▸ **Stored data**:
BEGIN

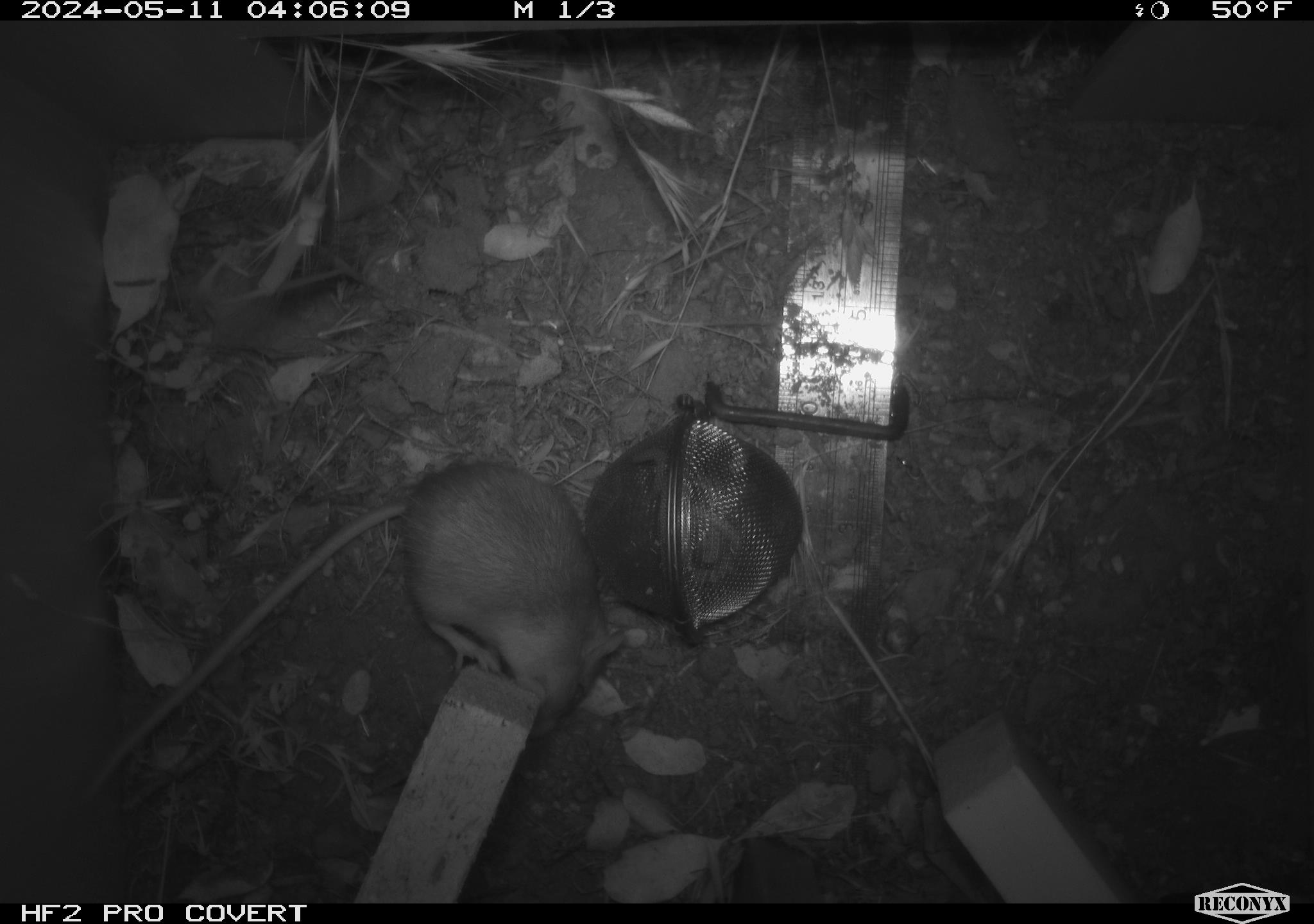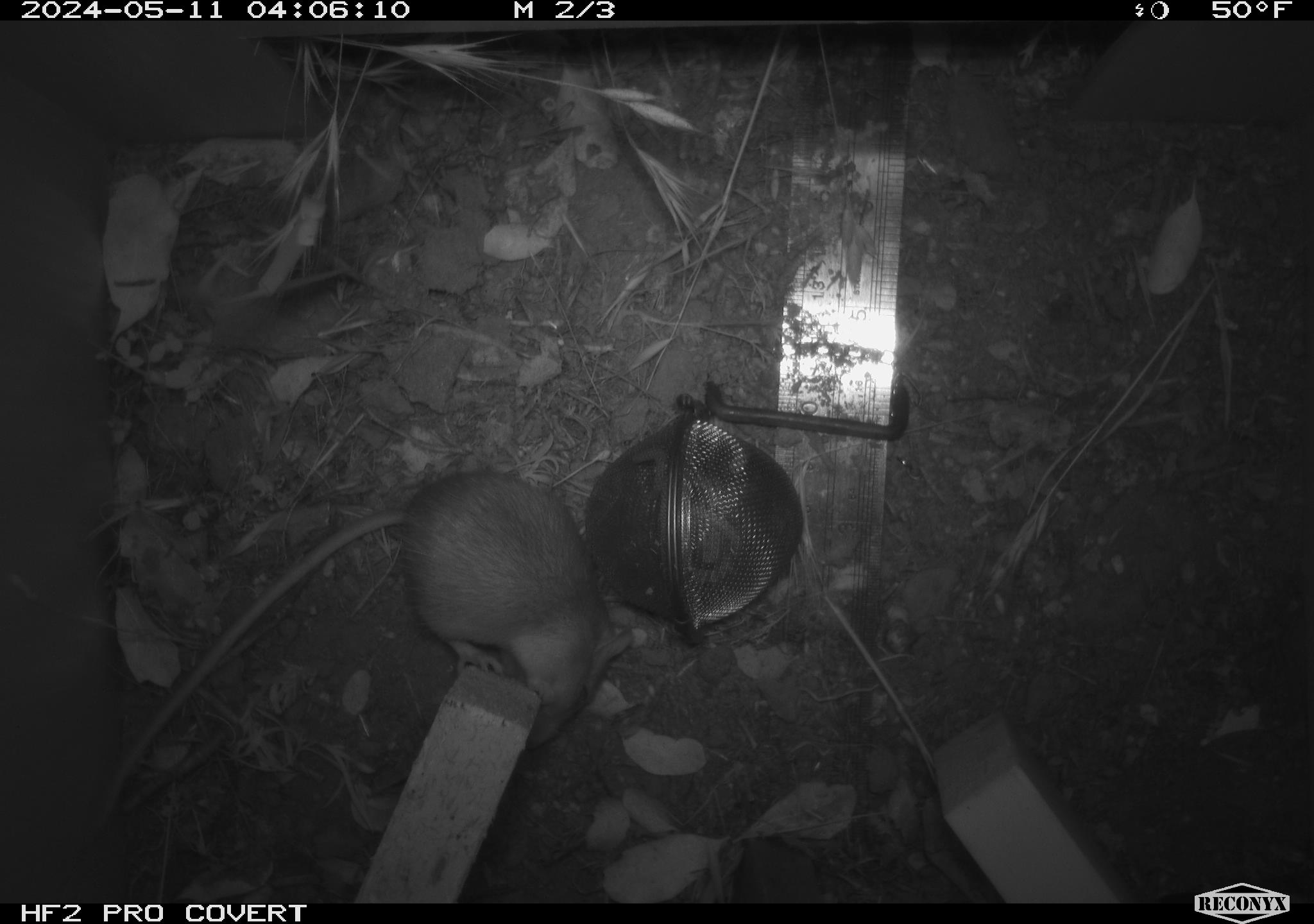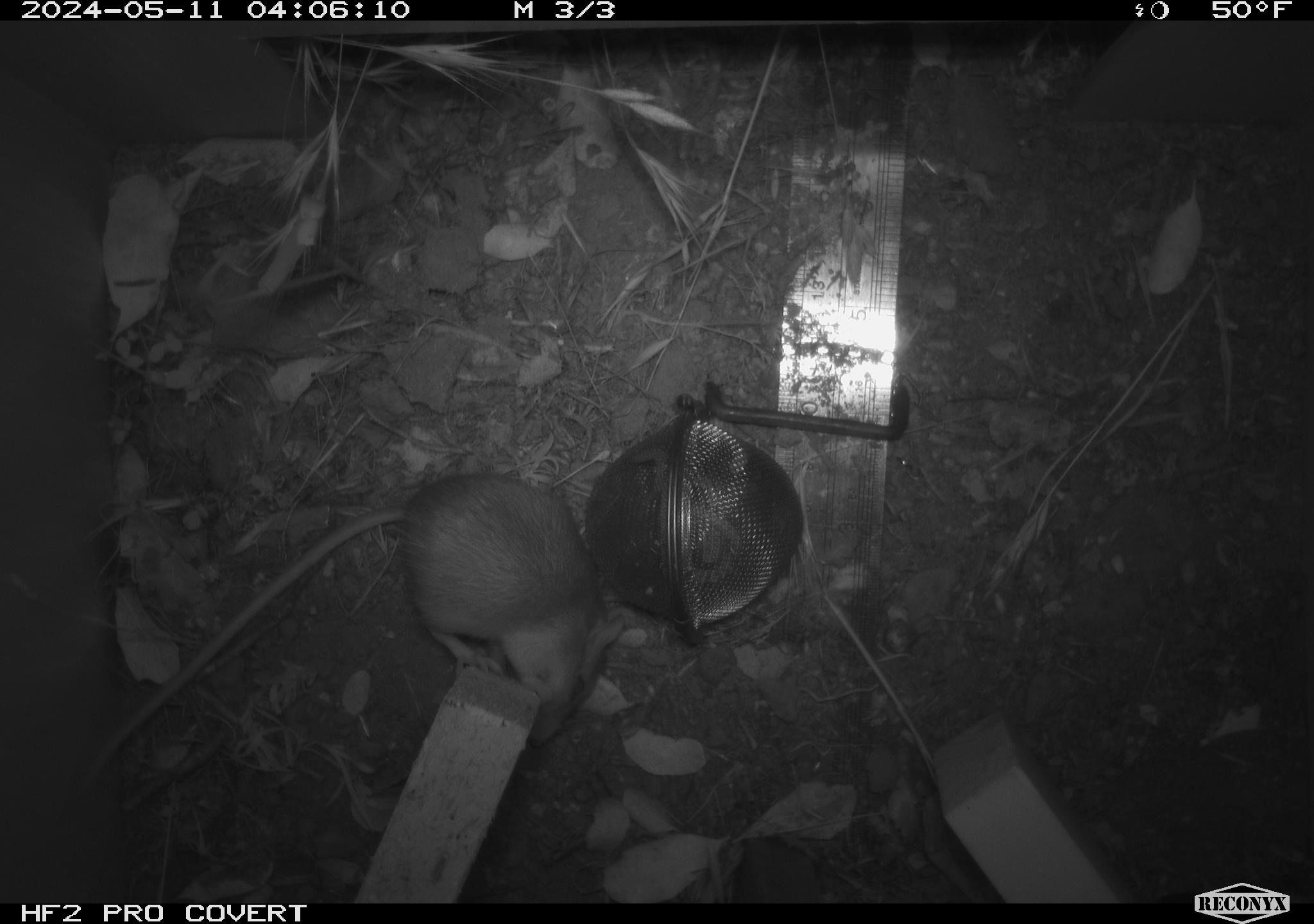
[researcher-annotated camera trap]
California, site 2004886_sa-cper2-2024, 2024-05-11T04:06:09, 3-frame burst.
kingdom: Animalia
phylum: Chordata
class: Mammalia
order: Rodentia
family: Heteromyidae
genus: Dipodomys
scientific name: Dipodomys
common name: kangaroo rats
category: dipodomys species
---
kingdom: Animalia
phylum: Chordata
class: Mammalia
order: Rodentia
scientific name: Rodentia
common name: rodent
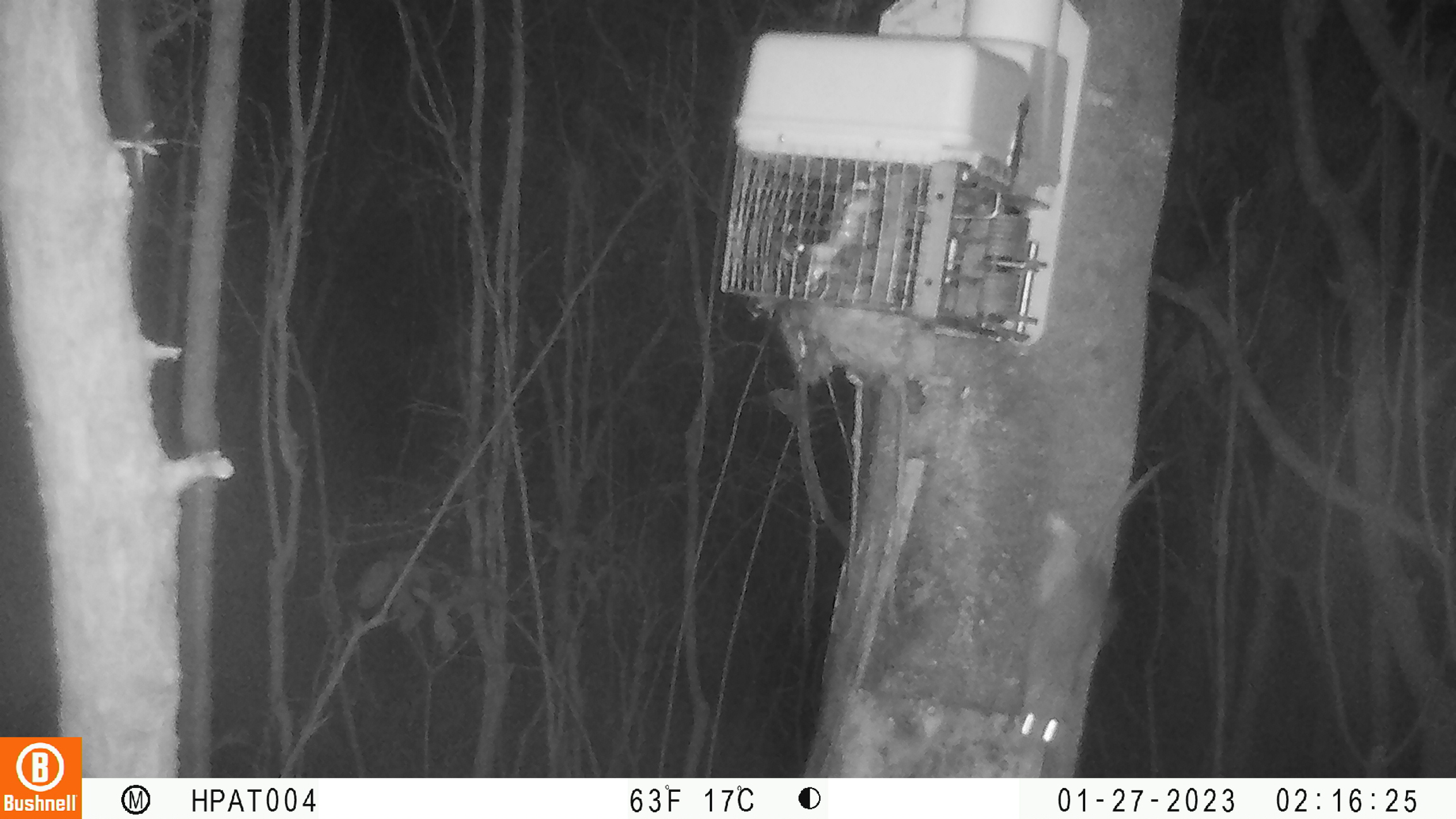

END

▸ **Description of the task**: In the entries above, some lines hold the string "name". Copy each of them.

▸ **Final answer**:
scientific name: Dipodomys
common name: kangaroo rats
scientific name: Rodentia
common name: rodent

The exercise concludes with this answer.